Town Raven

Town Raven
In flight

ITS A DIARY !

This is a diary, or rather, field notes written up each day, with the latest entry at the top.

To get the full story, start at the bottom entry in the archive, and read upwards.
Then read the current diary entries from the bottom up as well.


Once you've got the full story, just visit and read the new story for the day!

Enjoy!

Location Map

Location Map
This shows where we walk and meet the ravens
The yellow and pink squiggly lines are two walks we take. The yellow one is the one we usually do. The squigglyness indicates how Madame visits her several important sniffing check-points!
We stop several times to feed the ravens, and you can see where they come from.

If you right-click on the image and open it in a new tab, you can then zoom in to see more details.

Tuesday, 9 March 2010

Sunday, March 7th


Another icy night, with clear skies, so this morning there was another nice sunrise. Again there was frost on the ground. Although the robins and blackbirds did sing before dawn, the ravens did not call.

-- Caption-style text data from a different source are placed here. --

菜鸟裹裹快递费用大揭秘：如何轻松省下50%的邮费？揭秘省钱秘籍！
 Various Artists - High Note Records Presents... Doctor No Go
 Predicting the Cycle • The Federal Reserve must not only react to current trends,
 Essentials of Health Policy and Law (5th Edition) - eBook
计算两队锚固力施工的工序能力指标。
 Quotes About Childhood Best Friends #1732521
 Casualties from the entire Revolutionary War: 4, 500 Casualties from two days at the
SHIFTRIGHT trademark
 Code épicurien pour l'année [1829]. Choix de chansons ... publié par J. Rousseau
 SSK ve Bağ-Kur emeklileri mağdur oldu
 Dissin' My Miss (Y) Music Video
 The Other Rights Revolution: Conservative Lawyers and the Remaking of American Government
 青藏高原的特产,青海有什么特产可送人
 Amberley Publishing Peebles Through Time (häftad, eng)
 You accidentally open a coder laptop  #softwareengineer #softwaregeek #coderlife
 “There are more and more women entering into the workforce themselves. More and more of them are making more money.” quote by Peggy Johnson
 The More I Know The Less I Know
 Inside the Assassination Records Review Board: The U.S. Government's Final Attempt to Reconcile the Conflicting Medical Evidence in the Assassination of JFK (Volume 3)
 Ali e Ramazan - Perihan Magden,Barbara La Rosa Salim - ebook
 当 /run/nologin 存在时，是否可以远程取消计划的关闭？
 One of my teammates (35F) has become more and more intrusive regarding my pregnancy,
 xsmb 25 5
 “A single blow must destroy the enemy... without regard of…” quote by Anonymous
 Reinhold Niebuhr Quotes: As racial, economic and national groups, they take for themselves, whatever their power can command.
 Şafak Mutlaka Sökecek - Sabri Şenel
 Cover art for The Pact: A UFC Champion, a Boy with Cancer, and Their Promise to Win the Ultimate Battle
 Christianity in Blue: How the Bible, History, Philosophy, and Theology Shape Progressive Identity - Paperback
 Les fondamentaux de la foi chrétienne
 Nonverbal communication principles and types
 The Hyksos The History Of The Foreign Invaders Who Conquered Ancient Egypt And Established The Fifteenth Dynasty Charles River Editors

Once I got into Llandaff Fields, having left the house at 6.55 a.m. (yeah, I know - later than I aimed for ...), there were raven calls coming from all the boundaries. None was visible in the treetops, however, and none turned up until I had reached the top of the big field, standing at the enclosure for a minute or so.
On the way there, I counted fifty black-headed seagulls sitting (literally!) on the ground - a few were standing, as if to keep watch, the rest seemed to be sleeping. They flew off when I walked past, a good twenty feet away. Only after they had gone - by which time I stood at the enclosure - did the ravens turn up.

The young pair arrived first, then the bold pair coming from the ravens field, and the quarry pair were last. All six of them were very circumspect - the quarry pair still only go to pick up the scraps when I turn my back to them. One raven, each of the bold and the young pair, displayed the begging posture to their companion, and the companion of the young pair made again a cawing sound while clapping her beak.

It was still so cold that I went home as soon as I had distributed most of the scraps: the ravens, having picked up what they could, had gone to hide their booty and I didn't feel like waiting around.
However, as I was halfway back down the big field, the quarry pair appeared again, followed me on the ground, walking, then flew to sit on the crosspost of the rugby goal posts, watching me.

So I threw them the last of the scraps - and yet gain, they waited until I had turned my back and walked away before they came to pick them up. 

There were no dogs around, it was far too early, its being Sunday - but I did meet Bart when I left the car park: he'd just arrived in 'his' car. So I did get to give him a few cuddles.

Note to self: must try harder to get out before sunrise tomorrow!